» Text:
################

Spending at least half of her time travelling, there has been little opportunity to get to know Beijing, so there are still countless fascinating places to discover. And, you could definitely say she has embraced the local traditions.
‒ Yes, I have joined the ranks of the electric scooter owners. People tend to say there is a before-scooter and after-scooter life in Beijing, which I completely subscribe to!
Mills Hagen loves Asia and had visited the continent numerous times before being offered a job there, even travelling to China while achieving her Executive MBA at BI Norwegian Business School. In fact, she was made aware of the position at AIIB by fellow EMBA student Søren Elbech, the bank’s current Treasurer. The banker says it is fun to work together again after all these years ‒ and emphasises that the degree has helped her career forward.

################

» Information given:
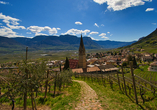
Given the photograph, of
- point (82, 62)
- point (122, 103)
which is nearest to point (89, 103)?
point (122, 103)

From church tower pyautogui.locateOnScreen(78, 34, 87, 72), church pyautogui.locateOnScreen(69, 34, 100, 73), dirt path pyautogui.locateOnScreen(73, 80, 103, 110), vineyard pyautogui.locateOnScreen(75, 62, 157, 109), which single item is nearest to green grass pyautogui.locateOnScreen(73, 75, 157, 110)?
vineyard pyautogui.locateOnScreen(75, 62, 157, 109)

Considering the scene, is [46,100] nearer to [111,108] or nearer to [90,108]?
A: [90,108]

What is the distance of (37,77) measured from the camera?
5.47m

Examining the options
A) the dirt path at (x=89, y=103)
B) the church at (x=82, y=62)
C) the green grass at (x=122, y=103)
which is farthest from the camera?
the church at (x=82, y=62)

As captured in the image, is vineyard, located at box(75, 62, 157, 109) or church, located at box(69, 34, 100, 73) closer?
vineyard, located at box(75, 62, 157, 109)

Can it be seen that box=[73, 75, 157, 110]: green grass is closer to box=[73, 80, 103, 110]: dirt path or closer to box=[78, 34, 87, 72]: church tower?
box=[73, 80, 103, 110]: dirt path

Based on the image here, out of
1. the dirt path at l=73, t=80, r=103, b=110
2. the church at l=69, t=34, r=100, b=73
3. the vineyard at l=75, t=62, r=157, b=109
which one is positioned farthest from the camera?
the church at l=69, t=34, r=100, b=73

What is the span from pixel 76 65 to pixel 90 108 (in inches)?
1963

################

» What is needed:
Continue the profile of the AIIB banker living in Beijing, starting after its last sentence.

» Task response:
‒ I genuinely felt that I got a huge amount out of my EMBA. Most importantly, I gained a real sense of self-efficacy which served me well when I shortly thereafter moved into the executive management team during some extremely turbulent times at Eksportfinans.
Now, she describes working for a new Triple-A rated MDB as «the chance of a lifetime» - and working in Beijing as an amazing experience.
‒ Things change all the time and it is so vast I doubt I would ever get to fully know it, but Beijing truly is an exciting city to live and work in.